Supplied text =
......

Michael Kiwanuka (pictured at a July performance in Stockholm) plays at Royale Nov. 29.VILHELM STOKSTAD/AFP/Getty Images


Pop & Rock

MICHAEL KIWANUKA This British soul singer’s voice possesses a gentle grit, and it serves as a firm guide for the simmering explorations that make his second album, “Love & Hate,” one of the year’s more ambitious R&B releases. Kiwanuka brings gospel-choir bursts, glossy strings, and luscious guitar solos under his tent, creating an expansive definition of “soul music.” Nov. 29, 7 p.m. $18. Royale. 617-338-7699,

JON BELLION Borrowing from the sighing, synth-assisted emotionalism of the Postal Service as much as he does Kanye West’s kitchen-sink ambition — and throwing in some wordless vocalizing for good measure — this Long Island-born singer-songwriter accrued a strong following before his debut, “The Human Condition,” came out in June. Nov. 28, 6 p.m. $23-$33. House of Blues. 888-693-BLUE,


ANDRA DAY With a bell-clear voice and arena-size ambitions, this belter’s invigorating live show offers a heady blend of stretched-out soul, expressionistic jazz, and full-throated rock. (And holiday cheer, probably: Her first Christmas EP, “Merry Christmas From Andra Day,” came out in October.) With rising teen sister act Chloe x Halle.Nov. 28, 7 p.m. $32, $29.50 advance. Royale. 617-338-7699, MAURA JOHNSTON

Folk & World

DANIEL BACHMAN Bachman’s website biography consists of the following: “Daniel Bachman was born in 1989 and is a guitar player currently living in Virginia.” Apparently he’s content to let the music he calls “psychedelic Appalachia” do the talking, as he has at a prolific rate from 2011 to his latest, self-titled statement, released a few weeks ago. Nov. 30, 7:30 p.m. Tickets: $20. Regattabar, Cambridge. 617-661-5000,

JESSE DAYTON Whether it’s addressing domestic life (“Daddy Was a Badass,” “I’m at Home Gettin’ Hammered (While She’s Out Gettin’ Nailed)”) or the whole-body experience of seeing George Jones live (“Possum Ran Over My Grave”), Dayton’s new album, “The Revealer,” reaffirms his penchant for turbo-charging his country and keeping danger in his rock ’n’ roll. Dec. 3, 9 p.m. Tickets: $13. The Cove Music Hall, Worcester. 508-363-1888,


FRONT COUNTRY/BRETT NEWSKI An attractive double shot: Front Country and its dynamic singer, Melody Walker, began as a straight-up bluegrass band before expanding their scope; self-described “songman and full-time nomad” Newski offers a tough brand of DIY folk music that has evoked comparisons to Billy Bragg. Dec. 3, 8 p.m. Tickets: $13. Red Room at Cafe 939. 617-747-2261,


Jazz & Blues

JULIA & THE ZEROUNIAN ENSEMBLE Armenian vocalist and actress Julia Zerounian is a spellbinding cabaret artist, and a deft interpreter of songs in English, French, Persian, Portuguese, Spanish, and even Yiddish. Her husband, pianist Sarkis Zerounian, accompanies her with his multinational band featuring violin, guitar, mandolin, bass, and percussion. Nov. 29, 7:30 p.m. $20-$25. Regattabar. 617-395-7757,

ERIN HARPE & THE DELTA SWINGERS The red-hot singer and finger-style guitarist and her Swingers are self-styled masters of the Charles River Delta blues, rooted in the muddy earth of the Mississippi Delta blues and tinged with elements of soul, funk, and reggae. Dec. 1, 8 p.m. Tickets: $10. Thunder Road, 379 Somerville Ave., Somerville. 617-776-7623,

PANDELIS KARAYORGIS TRIO REUNION CONCERT The cannily clanging, Cambridge-based pianist/composer reunites after 11 years with his acclaimed, engagingly idiosyncratic trio featuring bassist Nate McBride and drummer Randy Peterson. Originally active from 1997 to 2005, the trio recorded three acclaimed CDs, was featured by Kevin Whitehead on NPR's Fresh Air, and performed everywhere from Boston to Chicago to Europe. Dec. 3, 8 p.m. Tickets: $12. Third Life Studio, 33 Union Square, Somerville.

......

Records supplied =

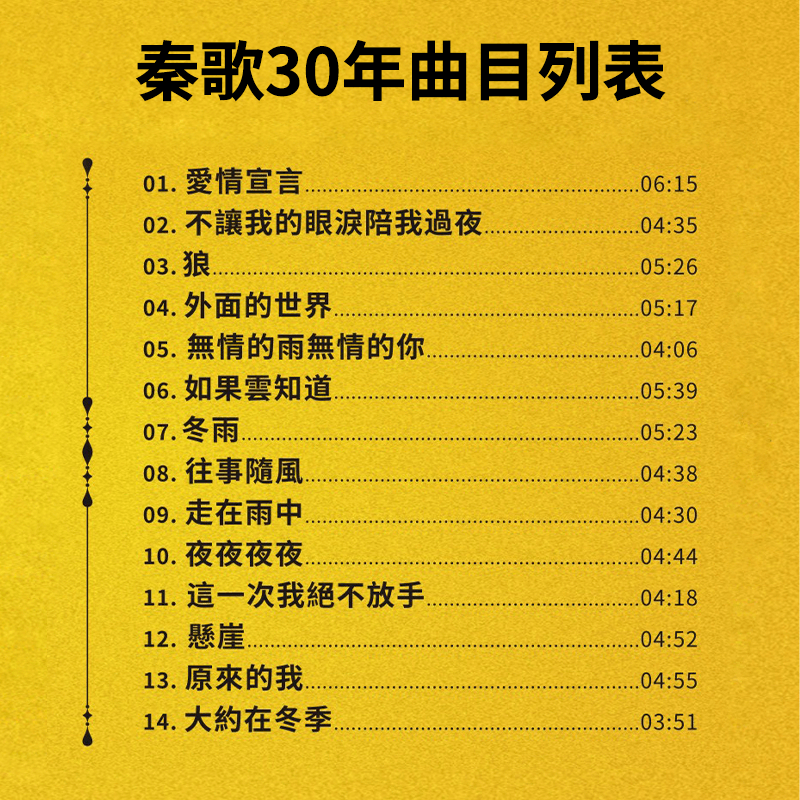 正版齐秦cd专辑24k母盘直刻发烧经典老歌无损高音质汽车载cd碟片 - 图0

......

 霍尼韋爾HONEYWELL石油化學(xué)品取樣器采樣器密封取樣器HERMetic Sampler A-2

......

Task prompt =
According to the concert listings, what is the title of Michael Kiwanuka's second album? Work only from the concert listings, not from the records.

Exercise solution =
“Love & Hate”